Plus le degré de conscience de l’être54 est développé (l’homme est l’être qui possède le plus haut degré de conscience), plus la capacité d’apprendre et, par là, de modifier non seulement son comportement mais aussi les sentiments qui déclenchent l’action, est grande. Ainsi, les sentiments55 sont de plus en plus nombreux et complexes au fur et à mesure de l’évolution. Pour éviter la contradiction, et le comportement absurde qui en découlerait, les sentiments s’organisent de manière synthétique : « ‘Nous verrons que la fonction de la Volonté (Will) est de créer l’unité de nos volontés (volitions), de même que la fonction de la volonté (volition) était d’unifier les désirs’ 56. » Par exemple, les impulsions instinctives sont modifiées par l’expérience du plaisir et de la douleur : l’apprentissage de ce qui est douloureux et de ce qui est source de plaisir, permet à certains êtres vivants, dont les hommes, d’anticiper le plaisir ou la douleur et engendre donc l’évolution de l’impulsion en désir.
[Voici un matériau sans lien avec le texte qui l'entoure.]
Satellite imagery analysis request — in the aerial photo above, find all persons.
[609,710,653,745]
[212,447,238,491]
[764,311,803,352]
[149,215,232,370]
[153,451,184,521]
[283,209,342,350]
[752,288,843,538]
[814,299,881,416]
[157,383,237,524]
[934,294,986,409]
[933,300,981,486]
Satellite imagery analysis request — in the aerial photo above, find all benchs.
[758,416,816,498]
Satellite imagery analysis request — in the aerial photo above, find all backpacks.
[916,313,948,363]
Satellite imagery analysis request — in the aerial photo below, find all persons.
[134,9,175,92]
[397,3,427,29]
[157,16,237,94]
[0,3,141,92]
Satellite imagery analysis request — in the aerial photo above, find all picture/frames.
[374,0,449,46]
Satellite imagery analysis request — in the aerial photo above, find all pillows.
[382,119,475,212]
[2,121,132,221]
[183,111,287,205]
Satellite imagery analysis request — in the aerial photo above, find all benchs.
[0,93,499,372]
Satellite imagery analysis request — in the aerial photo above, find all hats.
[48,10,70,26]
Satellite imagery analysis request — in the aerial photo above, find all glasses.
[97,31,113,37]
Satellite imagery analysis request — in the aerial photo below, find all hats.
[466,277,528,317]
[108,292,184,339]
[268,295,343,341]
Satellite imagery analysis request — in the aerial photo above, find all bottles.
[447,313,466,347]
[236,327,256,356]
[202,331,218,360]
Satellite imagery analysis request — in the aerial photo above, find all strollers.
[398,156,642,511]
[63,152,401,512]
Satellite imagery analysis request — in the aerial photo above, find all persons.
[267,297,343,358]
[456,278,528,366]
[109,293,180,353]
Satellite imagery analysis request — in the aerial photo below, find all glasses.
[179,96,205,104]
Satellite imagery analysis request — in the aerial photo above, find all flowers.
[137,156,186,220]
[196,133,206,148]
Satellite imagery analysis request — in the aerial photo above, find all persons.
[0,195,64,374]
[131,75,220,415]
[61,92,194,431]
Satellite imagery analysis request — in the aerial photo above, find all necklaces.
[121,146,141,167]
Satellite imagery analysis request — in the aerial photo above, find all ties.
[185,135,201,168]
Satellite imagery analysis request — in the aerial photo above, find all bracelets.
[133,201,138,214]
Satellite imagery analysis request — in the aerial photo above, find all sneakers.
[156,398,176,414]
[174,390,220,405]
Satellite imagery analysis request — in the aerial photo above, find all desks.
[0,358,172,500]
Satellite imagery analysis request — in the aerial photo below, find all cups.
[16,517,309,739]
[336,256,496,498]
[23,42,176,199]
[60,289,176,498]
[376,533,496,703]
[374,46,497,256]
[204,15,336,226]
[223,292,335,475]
À ce stade de l’évolution, la motivation de l’action n’est plus l’impulsion mais la finalité de l’action. Ainsi, on en vient à un stade de développement téléologique : «  ‘L’expérience réorganise en grande partie l’impulsion ou suggère de nouveaux moyens pour des fins identiques’ 57. » Si certains animaux atteignent ce stade, seul l’être humain rationalise ses impulsions (impulses), désirs (desires), sentiments (feelings), volontés (volitions) à la faveur de la forme ultime du sentiment qui s’est élaborée grâce à l’expérience : la Volonté (Will) ou en d’autres termes la raison pratique (Practical Reason 58). « ‘Nous sommes donc amenés à concevoir le sentiment comme un mode de conscience dont la fonction biologique est de gouverner l’impulsion’ 59. »

Notes
52.

 Ici c’est « sensation » qui semble être la meilleure traduction mais d’autres occurrences du terme « feeling » seraient mieux traduits par « sentiment », d’où la double traduction.

53.

 TRG p. 42 : « The logical consequence to be draw from biological principles properly understood, is that from the first both impulse and feeling alike, then, may to this extent [that they are “directed to acts in which others are concerned”] be from their origin altruistic or social in character. »

54.

 Hobhouse entend par « être » les hommes comme les animaux. Pour la validité de l’argument il est utile de parler de ces derniers : ils ne sont, certes, pas doués de raison, mais ils modifient leur comportement en fonction de l’expérience. La raison n’apparaît donc dans la chaîne de l’évolution qu’après l’expérience et ce n’est donc pas elle qui rend l’expérience possible.

55.

 Dont les impulse-feelings sont la forme primaires/ primitives mais il existe des sentiments plus élaborés : «  [...] the term feeling so used is to include the emotion that governs the simplest impulse. » TRG p. 50.

56.

 TRG p. 46 : « It will be seen that the function of the Will is to bring unity into our volitions, as the function of volitions was to unify desires. »

57.

 TRG p. 51 : « Experience largely remodels impulse, or suggest new means to the same ends. »

58.

 TRG p. 51.

59.

 TRG p. 42 : « We are led, then, to conceive of feeling as a mode of consciousness, the biological function of which is to govern impulse. »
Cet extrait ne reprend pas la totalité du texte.